11 May 2007

Middle Class Neighborhoods Vanishing

Personal observation tells me that neighborhoods are becoming more and more segregated. I see it all the time: a new subdivision is proposed and the developer promises that all the houses will be priced from $250-350. This way people will be completely surrounded by people in their exact income bracket, not higher, and certainly not lower. A partial answer is a return to the mixed-income, urban neighborhood.

Middle-class neighborhoods, long regarded as incubators for the American dream, are losing ground in cities across the country, shrinking at more than twice the rate of the middle class itself.

In their place, poor and rich neighborhoods are both on the rise...

"No city in America has gotten more integrated by income in the last 30 years" ...

...a sorting-out process is underway in the nation's suburbs and inner cities, with many previously middle-income neighborhoods now tipping rich or poor.

... increased residential segregation by income can remove a fundamental rung from the nation's ladder for social mobility: moderate-income neighborhoods with decent schools, nearby jobs, low crime and reliable services.

...
For people who do not want to put up with aging, troubled neighborhoods and have the means to do something about it, escape is remarkably easy -- in Indianapolis and across much of the country.

The housing industry in the Midwest and the Northeast routinely floods local markets with new, ever-larger houses. In greater Indianapolis, more than 27,500 houses were constructed between 2000 and 2004, even though the population grew by only 3,000.

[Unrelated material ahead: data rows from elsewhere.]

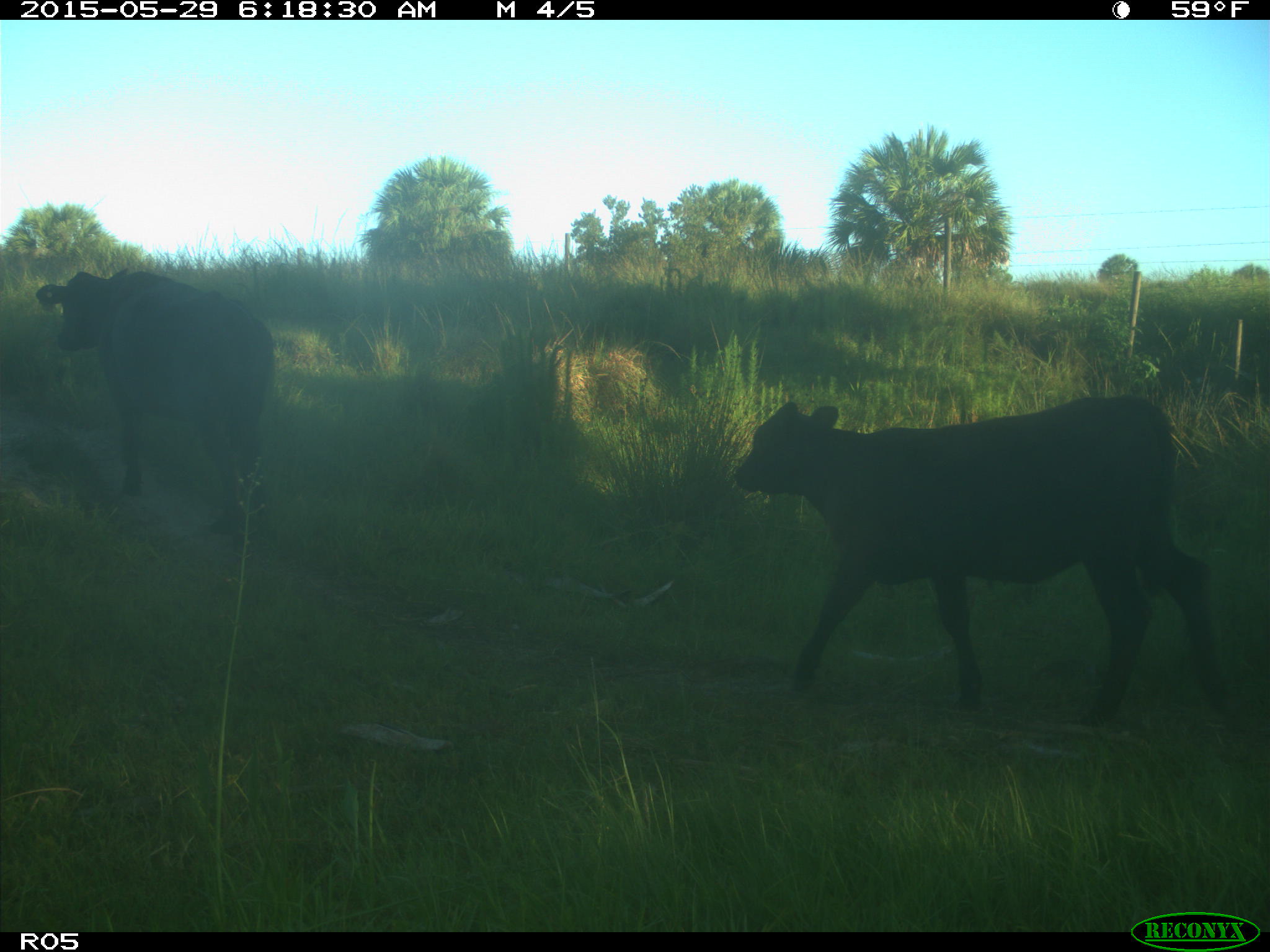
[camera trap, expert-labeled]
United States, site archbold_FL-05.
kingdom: Animalia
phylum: Chordata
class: Mammalia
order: Artiodactyla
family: Bovidae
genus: Bos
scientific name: Bos taurus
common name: domestic cow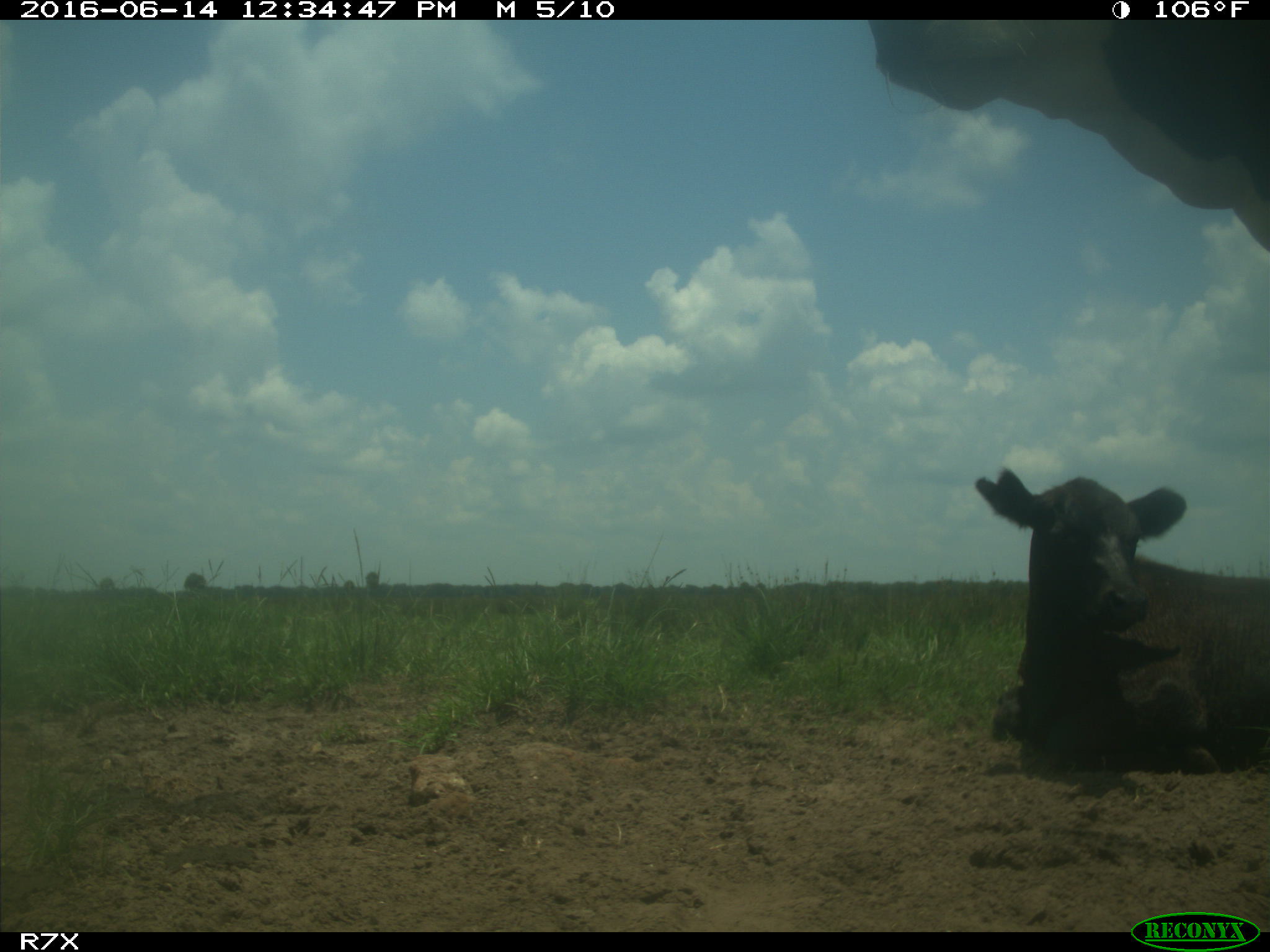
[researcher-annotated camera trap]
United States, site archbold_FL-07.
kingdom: Animalia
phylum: Chordata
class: Mammalia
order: Artiodactyla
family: Bovidae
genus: Bos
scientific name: Bos taurus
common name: domestic cow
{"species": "Bos taurus (domestic cow)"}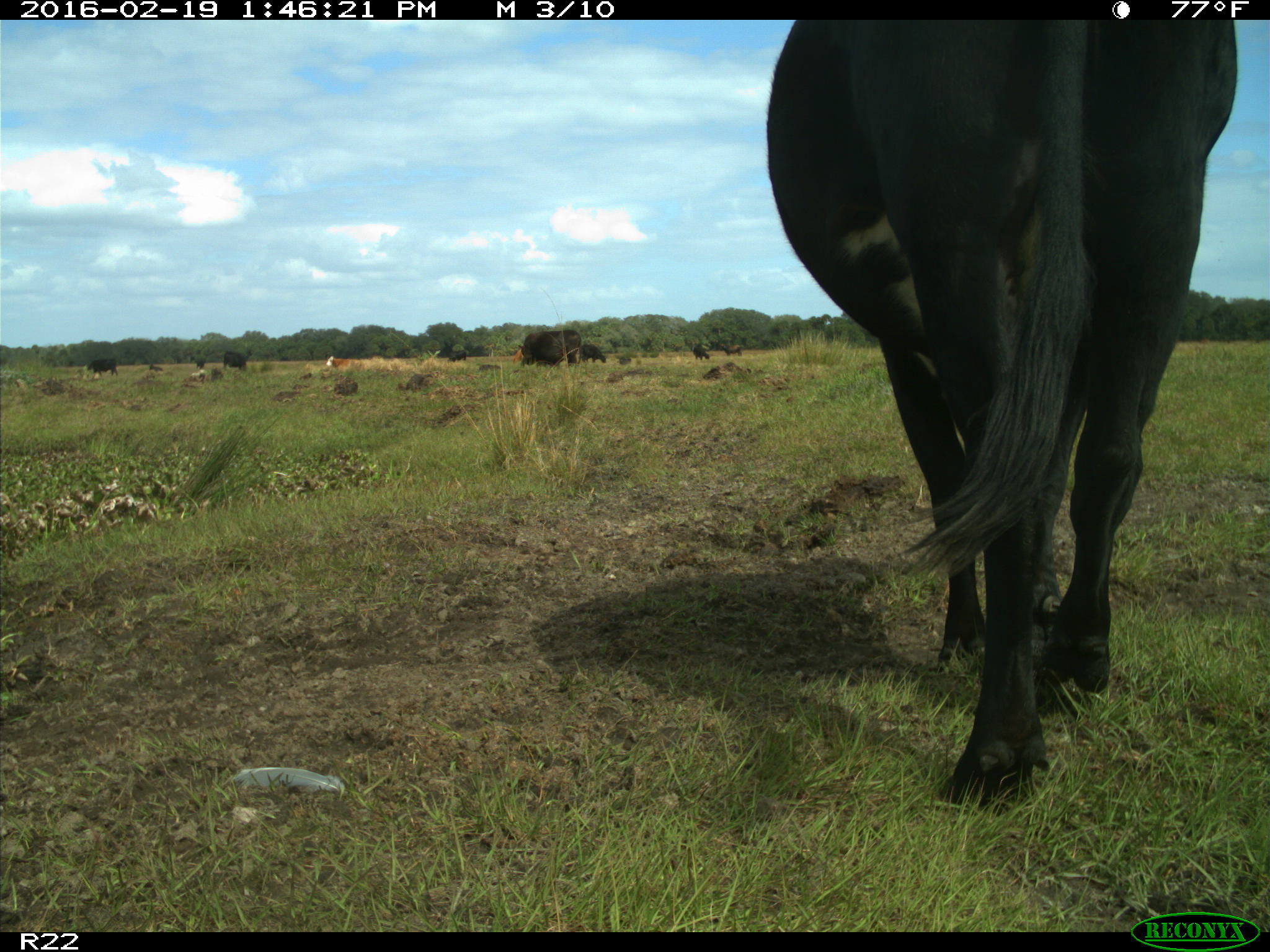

In the process, older houses and many older neighborhoods -- such as McCray's -- have become as disposable as used cars.

...
"As upper-income Americans are drawn to the new houses, neighborhoods become more homogenous," he said. Echoing the Brookings study, he said: "The zoning is such that it prevents anything other than a certain income range from living there. It is our latest method of discrimination."


By Blaine Harden
Washington Post Staff Writer

1 comment:

catherine said...

I am hopeful that the partnership that 3CDC has formed with Model Management and possibly with OTR Community Housing will help ensure some income diversity in OTR. Being in the midwest there is not the influx of foreign immigres necessarry to create the cultural diversity of other more cosmopolitan places. We can appreciate the diversity we have by being more willing to interact with people of different backgrounds, experiences and perspectives that a mixed income neighborhood can provide. I am afraid that so far the recruitment of businesses for the storefronts does not reflect the diverse needs and desires of the population and hope that they include more Tuckers with the Cavels.